On the women’s rights question, Ambedkar was perhaps the most discussed politician in the newsroom. This can be gauged from the amount of coverage it attracted from the press and the cartoonists. Ambedkar’s proposition for the right to divorce was taken as an affront by all, the dhoti-clad as well as the suited-booted Hindu and Muslim males who dominated the 489-member Lok Sabha leaving 22 seats to women.

This book is a museum of the perversities of the elites. Their ideas and jaundiced vision towards liberatory politics are on full display. Also unforgivingly critiqued are the cartoonists themselves, who use their art for the petty advancements of their ideological agendas. ‘Let the cartoonist be in his safe space where he can draw his counter-revolutionary doodle unaffected by the coming future,’ declares No Laughing Matter . Satire without ideological backing remains a hollowed punctuation. Ambedkar is shown as a child, a crying baby, a recalcitrant hooligan, at times literally dwarfing him in the company of other nationalist leaders. Sometimes we see him shown shoeless (representative of the mahar servanthood), as a woman prostituting her way up the social and political ladder (mind the rampant sexism), a trouble-maker, and at times as someone whose sole purpose is to disturb the fecundity of other Indian leaders.

Reading the book brings one familiar feeling to mind: so many dalit leaders are profiled in the exact same manner in print and web media outlets even now! How then would Ambedkar be treated if he was among us today?
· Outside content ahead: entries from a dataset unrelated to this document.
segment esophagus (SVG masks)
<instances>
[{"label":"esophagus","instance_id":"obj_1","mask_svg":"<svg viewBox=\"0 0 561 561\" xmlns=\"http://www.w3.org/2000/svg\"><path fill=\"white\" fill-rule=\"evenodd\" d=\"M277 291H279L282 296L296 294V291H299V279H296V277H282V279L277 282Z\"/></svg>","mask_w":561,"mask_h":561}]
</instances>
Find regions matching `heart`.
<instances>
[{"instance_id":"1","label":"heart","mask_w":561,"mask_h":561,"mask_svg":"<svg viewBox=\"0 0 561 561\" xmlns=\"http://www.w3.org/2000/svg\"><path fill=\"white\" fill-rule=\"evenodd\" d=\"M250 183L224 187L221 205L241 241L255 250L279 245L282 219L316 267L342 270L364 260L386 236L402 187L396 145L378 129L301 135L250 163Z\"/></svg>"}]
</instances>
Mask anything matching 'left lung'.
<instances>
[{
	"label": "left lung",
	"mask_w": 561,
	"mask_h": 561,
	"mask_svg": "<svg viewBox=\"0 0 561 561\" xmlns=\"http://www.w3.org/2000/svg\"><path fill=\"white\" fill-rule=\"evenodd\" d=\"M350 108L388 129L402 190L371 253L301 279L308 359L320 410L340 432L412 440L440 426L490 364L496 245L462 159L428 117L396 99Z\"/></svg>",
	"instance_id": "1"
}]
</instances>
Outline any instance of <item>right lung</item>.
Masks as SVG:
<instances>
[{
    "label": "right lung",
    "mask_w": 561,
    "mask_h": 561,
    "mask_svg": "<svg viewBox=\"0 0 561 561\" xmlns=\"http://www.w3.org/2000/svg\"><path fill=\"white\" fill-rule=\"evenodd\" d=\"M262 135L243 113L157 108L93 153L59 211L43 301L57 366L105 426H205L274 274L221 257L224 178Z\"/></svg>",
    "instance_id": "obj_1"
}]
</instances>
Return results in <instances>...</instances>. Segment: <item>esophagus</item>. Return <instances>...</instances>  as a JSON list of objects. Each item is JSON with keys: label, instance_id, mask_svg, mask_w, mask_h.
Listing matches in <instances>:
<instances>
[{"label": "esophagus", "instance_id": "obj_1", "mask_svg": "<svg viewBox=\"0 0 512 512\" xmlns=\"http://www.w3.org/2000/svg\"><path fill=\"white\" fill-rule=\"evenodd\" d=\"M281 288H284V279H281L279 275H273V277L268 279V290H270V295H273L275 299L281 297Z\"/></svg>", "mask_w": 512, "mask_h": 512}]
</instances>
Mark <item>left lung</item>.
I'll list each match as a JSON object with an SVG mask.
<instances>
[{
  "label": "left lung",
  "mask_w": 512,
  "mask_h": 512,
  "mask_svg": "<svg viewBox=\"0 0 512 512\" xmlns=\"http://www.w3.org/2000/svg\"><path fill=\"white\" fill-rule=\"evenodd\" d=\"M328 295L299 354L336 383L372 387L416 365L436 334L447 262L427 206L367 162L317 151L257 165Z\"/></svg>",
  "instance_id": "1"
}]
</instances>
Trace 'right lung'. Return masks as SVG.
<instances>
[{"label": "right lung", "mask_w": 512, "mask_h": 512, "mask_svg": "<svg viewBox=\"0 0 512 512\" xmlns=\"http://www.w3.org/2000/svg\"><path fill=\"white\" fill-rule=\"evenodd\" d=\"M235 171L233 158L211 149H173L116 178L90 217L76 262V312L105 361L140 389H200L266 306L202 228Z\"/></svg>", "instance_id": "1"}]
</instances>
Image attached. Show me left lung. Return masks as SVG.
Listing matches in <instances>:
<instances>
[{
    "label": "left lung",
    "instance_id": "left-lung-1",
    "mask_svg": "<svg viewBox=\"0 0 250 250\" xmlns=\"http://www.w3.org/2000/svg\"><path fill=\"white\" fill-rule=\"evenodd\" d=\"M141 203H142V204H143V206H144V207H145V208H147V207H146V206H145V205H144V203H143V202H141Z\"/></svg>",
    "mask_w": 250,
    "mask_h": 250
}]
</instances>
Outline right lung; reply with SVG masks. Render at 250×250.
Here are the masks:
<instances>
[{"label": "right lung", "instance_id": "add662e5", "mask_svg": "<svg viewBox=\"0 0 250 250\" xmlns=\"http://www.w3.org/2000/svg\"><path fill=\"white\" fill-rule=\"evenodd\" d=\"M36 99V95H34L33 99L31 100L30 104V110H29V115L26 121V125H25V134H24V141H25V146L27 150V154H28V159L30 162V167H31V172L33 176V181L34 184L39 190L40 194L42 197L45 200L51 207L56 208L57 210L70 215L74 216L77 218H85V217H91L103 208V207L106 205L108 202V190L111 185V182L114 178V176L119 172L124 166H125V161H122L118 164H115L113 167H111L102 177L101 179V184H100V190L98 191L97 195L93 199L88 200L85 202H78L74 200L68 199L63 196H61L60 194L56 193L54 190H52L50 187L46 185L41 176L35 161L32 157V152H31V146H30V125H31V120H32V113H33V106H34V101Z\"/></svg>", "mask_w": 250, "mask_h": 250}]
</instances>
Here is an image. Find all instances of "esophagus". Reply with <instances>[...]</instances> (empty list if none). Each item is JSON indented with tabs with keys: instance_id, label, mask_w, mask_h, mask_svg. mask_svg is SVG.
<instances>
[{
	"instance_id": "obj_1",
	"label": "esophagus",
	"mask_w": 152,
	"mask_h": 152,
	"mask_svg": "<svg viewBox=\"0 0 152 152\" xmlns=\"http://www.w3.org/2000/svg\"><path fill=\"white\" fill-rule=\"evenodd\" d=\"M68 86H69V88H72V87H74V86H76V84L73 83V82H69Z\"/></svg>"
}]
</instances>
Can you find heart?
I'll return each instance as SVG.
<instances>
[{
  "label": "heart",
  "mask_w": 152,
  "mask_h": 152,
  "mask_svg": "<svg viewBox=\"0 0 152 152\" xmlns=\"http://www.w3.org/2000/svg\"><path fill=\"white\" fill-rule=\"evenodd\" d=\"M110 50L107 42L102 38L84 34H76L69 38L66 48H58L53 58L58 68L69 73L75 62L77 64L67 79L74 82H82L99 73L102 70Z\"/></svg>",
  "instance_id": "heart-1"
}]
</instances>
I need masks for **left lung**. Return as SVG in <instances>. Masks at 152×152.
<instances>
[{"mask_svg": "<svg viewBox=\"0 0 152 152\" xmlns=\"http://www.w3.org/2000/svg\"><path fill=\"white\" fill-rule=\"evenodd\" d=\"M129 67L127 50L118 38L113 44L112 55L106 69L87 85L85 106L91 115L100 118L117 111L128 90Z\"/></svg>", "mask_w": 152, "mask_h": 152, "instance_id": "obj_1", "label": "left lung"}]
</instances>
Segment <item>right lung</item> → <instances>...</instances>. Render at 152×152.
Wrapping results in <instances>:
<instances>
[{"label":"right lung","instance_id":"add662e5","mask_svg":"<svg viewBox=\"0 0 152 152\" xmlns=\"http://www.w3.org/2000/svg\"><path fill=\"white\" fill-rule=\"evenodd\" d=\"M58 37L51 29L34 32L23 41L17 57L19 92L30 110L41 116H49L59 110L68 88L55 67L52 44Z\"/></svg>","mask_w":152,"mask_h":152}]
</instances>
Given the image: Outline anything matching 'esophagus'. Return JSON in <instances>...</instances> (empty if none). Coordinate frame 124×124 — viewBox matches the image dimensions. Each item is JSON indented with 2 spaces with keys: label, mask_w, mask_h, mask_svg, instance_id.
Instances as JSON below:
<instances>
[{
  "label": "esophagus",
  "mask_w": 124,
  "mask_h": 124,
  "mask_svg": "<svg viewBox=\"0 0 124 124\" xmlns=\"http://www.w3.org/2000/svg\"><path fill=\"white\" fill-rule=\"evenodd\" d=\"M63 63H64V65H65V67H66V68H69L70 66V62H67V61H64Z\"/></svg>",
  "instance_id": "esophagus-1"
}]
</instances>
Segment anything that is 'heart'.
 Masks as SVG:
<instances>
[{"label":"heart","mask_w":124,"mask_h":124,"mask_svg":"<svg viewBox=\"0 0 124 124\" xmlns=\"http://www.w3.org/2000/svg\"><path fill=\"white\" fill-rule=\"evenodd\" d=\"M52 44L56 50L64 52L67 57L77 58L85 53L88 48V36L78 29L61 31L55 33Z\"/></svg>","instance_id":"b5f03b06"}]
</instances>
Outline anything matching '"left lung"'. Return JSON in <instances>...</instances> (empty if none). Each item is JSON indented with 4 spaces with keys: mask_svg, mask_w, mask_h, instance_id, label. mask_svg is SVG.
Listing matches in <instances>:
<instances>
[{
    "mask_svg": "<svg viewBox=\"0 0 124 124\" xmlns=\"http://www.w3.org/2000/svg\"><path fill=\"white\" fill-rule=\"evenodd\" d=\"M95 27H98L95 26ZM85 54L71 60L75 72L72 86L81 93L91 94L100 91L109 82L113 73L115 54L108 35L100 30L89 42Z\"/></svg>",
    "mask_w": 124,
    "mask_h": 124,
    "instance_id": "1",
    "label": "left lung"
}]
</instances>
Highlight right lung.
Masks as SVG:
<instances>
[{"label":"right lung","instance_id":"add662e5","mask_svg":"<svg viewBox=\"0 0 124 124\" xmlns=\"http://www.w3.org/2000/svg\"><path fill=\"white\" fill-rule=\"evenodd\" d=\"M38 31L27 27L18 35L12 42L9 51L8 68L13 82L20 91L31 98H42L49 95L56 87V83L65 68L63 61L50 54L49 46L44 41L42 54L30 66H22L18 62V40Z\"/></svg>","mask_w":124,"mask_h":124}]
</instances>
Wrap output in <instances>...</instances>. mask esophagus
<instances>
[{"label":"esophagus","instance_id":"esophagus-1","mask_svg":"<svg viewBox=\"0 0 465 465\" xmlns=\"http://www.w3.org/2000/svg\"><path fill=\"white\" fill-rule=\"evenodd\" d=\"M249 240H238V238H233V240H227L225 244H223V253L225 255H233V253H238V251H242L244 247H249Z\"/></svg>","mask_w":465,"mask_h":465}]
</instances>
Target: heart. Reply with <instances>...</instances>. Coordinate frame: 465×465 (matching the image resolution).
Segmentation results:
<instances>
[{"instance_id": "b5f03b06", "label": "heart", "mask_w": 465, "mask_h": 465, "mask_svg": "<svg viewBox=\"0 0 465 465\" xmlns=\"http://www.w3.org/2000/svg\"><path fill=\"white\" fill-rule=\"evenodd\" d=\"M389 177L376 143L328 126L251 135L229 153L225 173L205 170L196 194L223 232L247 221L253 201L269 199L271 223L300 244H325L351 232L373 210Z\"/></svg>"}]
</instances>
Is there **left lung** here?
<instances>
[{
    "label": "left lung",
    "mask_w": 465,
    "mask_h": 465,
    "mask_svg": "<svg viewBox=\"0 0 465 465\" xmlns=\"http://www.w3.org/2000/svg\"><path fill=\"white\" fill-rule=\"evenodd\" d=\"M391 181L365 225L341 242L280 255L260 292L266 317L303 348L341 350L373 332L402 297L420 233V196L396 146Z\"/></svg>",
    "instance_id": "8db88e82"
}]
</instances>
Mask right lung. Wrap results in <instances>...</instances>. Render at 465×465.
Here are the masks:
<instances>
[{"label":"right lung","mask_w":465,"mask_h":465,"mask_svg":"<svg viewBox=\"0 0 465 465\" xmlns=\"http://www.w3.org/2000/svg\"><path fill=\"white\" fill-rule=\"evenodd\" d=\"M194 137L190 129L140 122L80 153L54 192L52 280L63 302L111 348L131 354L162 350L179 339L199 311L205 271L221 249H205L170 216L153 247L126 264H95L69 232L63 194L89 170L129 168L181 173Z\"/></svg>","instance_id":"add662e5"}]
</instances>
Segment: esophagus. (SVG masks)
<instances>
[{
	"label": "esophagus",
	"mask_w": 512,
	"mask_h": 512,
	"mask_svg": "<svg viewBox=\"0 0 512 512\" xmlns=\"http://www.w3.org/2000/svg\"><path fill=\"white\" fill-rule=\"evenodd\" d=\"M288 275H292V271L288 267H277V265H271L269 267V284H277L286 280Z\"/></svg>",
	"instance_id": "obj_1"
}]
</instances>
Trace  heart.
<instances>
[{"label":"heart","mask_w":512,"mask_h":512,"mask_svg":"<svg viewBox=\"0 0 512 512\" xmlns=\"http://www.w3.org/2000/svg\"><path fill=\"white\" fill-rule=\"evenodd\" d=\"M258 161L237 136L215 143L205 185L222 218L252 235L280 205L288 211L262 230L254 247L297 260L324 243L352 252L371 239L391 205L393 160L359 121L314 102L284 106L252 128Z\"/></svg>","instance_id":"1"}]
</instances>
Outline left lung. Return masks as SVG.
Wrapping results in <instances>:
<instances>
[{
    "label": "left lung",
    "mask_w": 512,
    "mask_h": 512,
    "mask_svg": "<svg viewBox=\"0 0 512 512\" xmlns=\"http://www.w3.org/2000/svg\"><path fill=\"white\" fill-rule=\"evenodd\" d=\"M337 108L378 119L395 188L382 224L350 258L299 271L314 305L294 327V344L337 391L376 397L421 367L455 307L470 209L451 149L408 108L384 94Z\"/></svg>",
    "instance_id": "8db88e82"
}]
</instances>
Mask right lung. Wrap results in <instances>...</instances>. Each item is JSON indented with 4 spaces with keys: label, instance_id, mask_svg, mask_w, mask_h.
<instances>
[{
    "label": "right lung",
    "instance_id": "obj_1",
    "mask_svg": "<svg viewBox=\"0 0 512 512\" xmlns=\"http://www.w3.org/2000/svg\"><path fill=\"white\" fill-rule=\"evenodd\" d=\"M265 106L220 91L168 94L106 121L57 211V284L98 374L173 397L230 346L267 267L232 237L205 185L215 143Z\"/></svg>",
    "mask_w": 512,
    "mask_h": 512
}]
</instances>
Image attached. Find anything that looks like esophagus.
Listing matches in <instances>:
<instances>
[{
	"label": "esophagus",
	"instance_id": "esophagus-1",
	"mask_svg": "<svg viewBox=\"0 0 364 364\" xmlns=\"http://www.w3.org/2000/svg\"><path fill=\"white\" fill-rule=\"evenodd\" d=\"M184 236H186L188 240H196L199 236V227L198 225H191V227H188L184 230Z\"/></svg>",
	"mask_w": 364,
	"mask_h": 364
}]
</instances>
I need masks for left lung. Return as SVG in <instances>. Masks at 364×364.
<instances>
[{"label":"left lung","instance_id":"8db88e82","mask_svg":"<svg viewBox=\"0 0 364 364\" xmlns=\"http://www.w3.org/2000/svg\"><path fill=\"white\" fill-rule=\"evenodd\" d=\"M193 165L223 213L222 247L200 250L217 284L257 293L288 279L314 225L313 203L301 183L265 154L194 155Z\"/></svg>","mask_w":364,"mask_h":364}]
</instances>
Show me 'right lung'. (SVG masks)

In the age of emojis and GIFs, when creativity and responses are digitized, political satire and cartoons remain raw and tender. As art is progressing, so is political cartooning. The pen-to-paper relation seems to be dwarfing and the digital pencil and the rectangular screen are gaining prominence. By the time you put down this book, you come out as more learned, enlightened and sharpened in your conviction in dalit politics. No Laughing Matter will certainly act as a guiding milestone for future works to come.

The writer is Shorenstein Center Post-Doctoral Fellow, Harvard Kennedy School.